Prompt:
Extract every line of the data below that contains the word "would", and copy each such line in full.

Dataset rows:

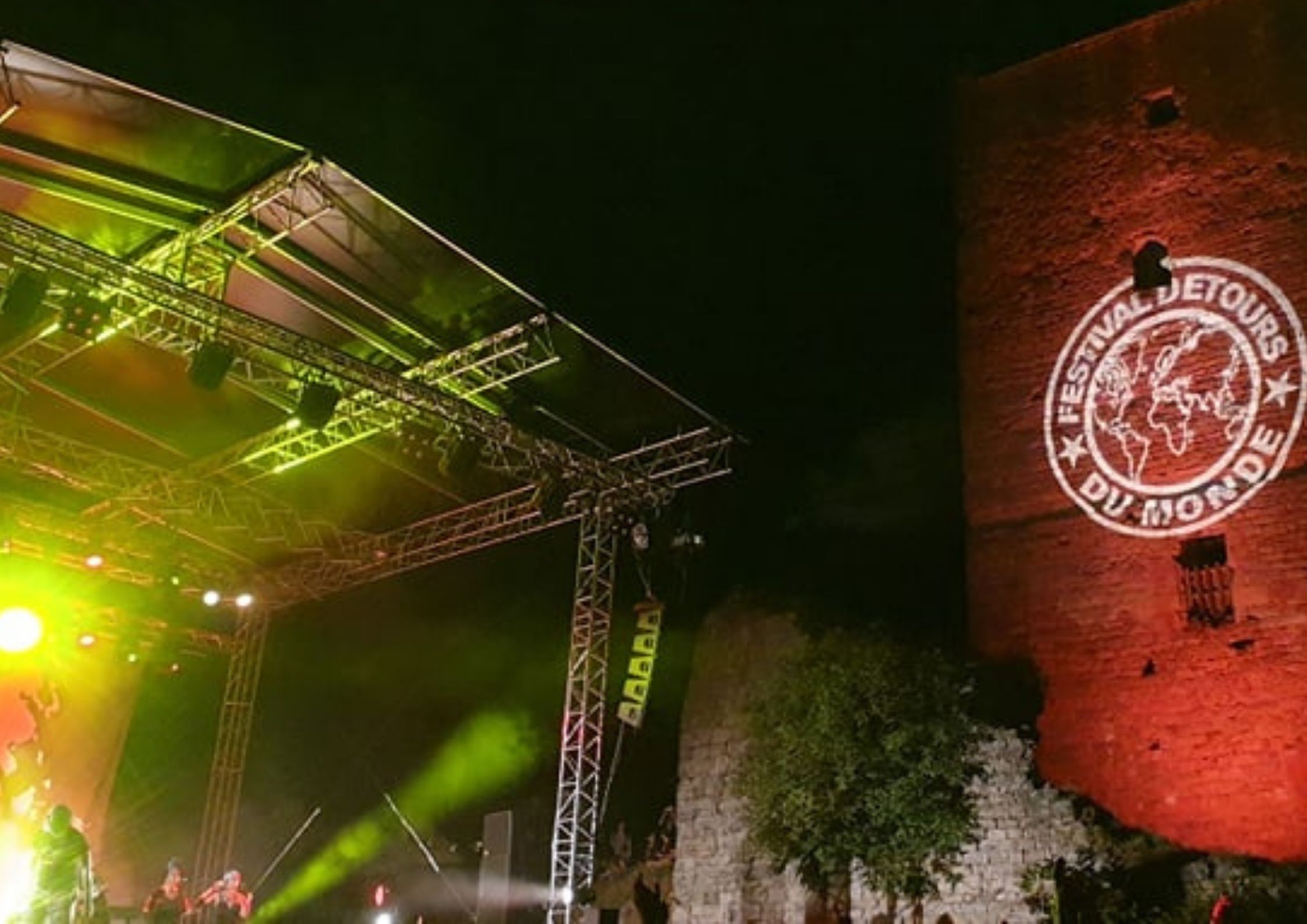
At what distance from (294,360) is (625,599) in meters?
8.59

==

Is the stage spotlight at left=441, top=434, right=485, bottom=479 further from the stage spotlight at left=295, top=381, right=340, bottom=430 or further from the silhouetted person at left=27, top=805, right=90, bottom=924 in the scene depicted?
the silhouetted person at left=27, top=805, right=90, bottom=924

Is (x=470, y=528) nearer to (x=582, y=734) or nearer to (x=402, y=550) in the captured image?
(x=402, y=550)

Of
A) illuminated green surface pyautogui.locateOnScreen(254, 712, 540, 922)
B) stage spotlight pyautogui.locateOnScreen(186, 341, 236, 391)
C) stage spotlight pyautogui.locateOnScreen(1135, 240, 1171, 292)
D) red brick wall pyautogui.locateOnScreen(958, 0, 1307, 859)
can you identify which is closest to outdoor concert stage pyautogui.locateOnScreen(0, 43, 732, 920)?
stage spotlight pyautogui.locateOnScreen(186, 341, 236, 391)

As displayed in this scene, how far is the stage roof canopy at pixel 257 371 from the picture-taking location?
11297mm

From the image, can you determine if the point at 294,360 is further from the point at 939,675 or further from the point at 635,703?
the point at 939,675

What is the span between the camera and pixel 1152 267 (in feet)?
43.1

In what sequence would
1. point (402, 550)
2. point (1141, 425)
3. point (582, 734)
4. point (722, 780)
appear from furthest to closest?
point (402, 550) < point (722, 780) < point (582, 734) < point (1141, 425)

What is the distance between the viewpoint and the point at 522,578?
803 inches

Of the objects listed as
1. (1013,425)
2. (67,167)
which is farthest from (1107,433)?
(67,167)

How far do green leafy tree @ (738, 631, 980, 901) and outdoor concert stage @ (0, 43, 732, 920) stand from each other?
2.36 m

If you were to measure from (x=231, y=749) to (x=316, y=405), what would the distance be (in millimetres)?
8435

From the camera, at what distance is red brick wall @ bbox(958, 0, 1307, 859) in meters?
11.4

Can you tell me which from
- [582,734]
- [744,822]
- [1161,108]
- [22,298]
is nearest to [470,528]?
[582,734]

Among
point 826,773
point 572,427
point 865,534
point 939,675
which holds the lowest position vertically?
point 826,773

---

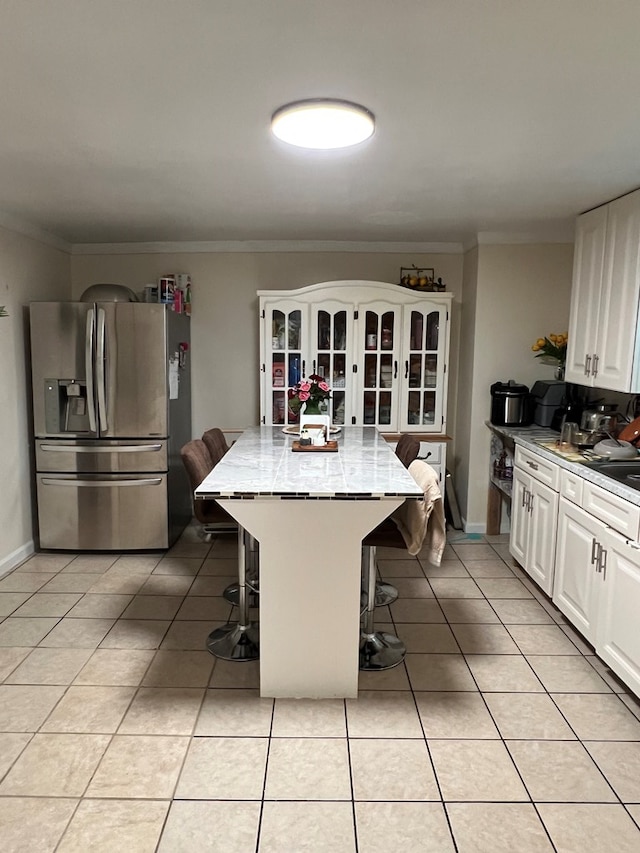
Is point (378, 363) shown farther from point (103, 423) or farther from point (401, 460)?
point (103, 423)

The response:
In what sequence would
If you were to measure from (x=231, y=749) to (x=316, y=405), what would the distance be (in millimetres)?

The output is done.